Records from a data collection
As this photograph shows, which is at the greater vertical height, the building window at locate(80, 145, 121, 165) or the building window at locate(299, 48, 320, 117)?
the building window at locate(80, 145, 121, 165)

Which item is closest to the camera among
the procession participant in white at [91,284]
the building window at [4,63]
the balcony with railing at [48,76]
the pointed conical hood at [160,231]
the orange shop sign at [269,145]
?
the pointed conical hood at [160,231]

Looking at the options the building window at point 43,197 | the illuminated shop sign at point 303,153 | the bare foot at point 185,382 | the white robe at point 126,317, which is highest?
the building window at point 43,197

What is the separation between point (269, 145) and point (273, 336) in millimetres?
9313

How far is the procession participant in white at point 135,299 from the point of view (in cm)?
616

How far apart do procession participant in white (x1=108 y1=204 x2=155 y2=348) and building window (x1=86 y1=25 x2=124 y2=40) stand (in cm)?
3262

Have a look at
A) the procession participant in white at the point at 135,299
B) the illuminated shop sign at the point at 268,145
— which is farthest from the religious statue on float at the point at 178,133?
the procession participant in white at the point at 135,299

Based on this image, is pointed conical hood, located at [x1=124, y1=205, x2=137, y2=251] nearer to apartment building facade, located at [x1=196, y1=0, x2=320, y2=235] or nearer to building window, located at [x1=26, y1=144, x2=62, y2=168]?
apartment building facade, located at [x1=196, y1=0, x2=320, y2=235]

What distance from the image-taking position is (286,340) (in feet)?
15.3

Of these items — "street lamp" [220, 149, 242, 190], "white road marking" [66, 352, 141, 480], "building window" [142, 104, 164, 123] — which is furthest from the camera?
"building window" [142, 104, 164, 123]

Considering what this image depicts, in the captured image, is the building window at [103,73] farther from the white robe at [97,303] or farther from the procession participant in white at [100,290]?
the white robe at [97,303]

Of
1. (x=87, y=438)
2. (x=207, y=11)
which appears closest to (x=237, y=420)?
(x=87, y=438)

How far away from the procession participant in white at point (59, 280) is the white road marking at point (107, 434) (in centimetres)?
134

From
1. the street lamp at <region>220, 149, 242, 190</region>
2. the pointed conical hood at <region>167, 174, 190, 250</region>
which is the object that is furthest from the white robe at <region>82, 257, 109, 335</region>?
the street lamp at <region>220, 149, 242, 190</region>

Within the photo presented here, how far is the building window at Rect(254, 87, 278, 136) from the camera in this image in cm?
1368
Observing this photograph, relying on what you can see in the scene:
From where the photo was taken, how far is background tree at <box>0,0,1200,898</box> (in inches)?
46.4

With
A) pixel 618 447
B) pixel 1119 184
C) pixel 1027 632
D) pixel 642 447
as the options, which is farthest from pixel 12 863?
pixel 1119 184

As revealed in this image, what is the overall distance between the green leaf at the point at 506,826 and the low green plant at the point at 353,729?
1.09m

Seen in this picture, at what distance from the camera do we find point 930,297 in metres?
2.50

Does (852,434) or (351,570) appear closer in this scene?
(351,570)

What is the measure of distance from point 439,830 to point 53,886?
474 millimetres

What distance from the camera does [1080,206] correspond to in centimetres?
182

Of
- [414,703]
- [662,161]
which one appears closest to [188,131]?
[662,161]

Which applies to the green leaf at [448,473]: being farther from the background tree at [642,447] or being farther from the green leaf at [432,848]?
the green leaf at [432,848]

** PROBLEM DETAILS **
Write out the entries above word for word.

** FINISHED ANSWER **
As this photograph shows, which is at the greater vertical height, the building window at locate(80, 145, 121, 165) or the building window at locate(299, 48, 320, 117)?
the building window at locate(80, 145, 121, 165)

Which item is closest to the camera among
the procession participant in white at [91,284]
the building window at [4,63]
the balcony with railing at [48,76]
the pointed conical hood at [160,231]
the orange shop sign at [269,145]
?
the pointed conical hood at [160,231]

Looking at the options the building window at point 43,197 | the illuminated shop sign at point 303,153 | the bare foot at point 185,382 | the white robe at point 126,317, which is highest?
the building window at point 43,197

What is the separation between point (269, 145) and point (273, 336) in millimetres?
9313

How far is the procession participant in white at point 135,299 from the point of view (in cm)?
616

How far apart do procession participant in white (x1=108 y1=204 x2=155 y2=348) and building window (x1=86 y1=25 x2=124 y2=40) stand (in cm)?
3262

Have a look at
A) the procession participant in white at the point at 135,299
B) the illuminated shop sign at the point at 268,145
— which is farthest from the religious statue on float at the point at 178,133?
the procession participant in white at the point at 135,299

Based on this image, is pointed conical hood, located at [x1=124, y1=205, x2=137, y2=251] nearer to apartment building facade, located at [x1=196, y1=0, x2=320, y2=235] or nearer to building window, located at [x1=26, y1=144, x2=62, y2=168]?
apartment building facade, located at [x1=196, y1=0, x2=320, y2=235]

What distance from the image-taking position is (286,340) (in feet)?
15.3

Of these items — "street lamp" [220, 149, 242, 190], "white road marking" [66, 352, 141, 480], "building window" [142, 104, 164, 123] — which is furthest from the camera?
"building window" [142, 104, 164, 123]

Considering what this image depicts, in the captured image, is the building window at [103,73] farther from the white robe at [97,303] or farther from the procession participant in white at [100,290]?
the white robe at [97,303]

Of
1. (x=87, y=438)
2. (x=207, y=11)
which appears closest to (x=237, y=420)?
(x=87, y=438)

How far away from the procession participant in white at point (59, 280) is the white road marking at point (107, 434) (in centimetres)?
134

From
1. the street lamp at <region>220, 149, 242, 190</region>
2. the pointed conical hood at <region>167, 174, 190, 250</region>
which is the object that is furthest from the white robe at <region>82, 257, 109, 335</region>?
the street lamp at <region>220, 149, 242, 190</region>

Within the photo presented here, how far is the building window at Rect(254, 87, 278, 136) from the camera in this image in cm?
1368
Observing this photograph, relying on what you can see in the scene:
From where the photo was taken, how far is background tree at <box>0,0,1200,898</box> (in inches)?
46.4

With
A) pixel 618 447
B) pixel 1119 184
C) pixel 1027 632
D) pixel 642 447
as the options, which is farthest from pixel 12 863?
pixel 1119 184

As revealed in this image, what is the overall distance between the green leaf at the point at 506,826 and the low green plant at the point at 353,729?
1.09m

Seen in this picture, at what distance from the camera do we find point 930,297 in metres?
2.50

Does (852,434) or (351,570) appear closer in this scene?
(351,570)

What is the measure of distance from point 439,830 to point 53,886?
474 millimetres

What distance from the camera does [1080,206] correspond to in centimetres?
182

Of
- [414,703]
- [662,161]
which one appears closest to [188,131]?
[662,161]

Which applies to the green leaf at [448,473]: being farther from the background tree at [642,447] or being farther from the green leaf at [432,848]?
the green leaf at [432,848]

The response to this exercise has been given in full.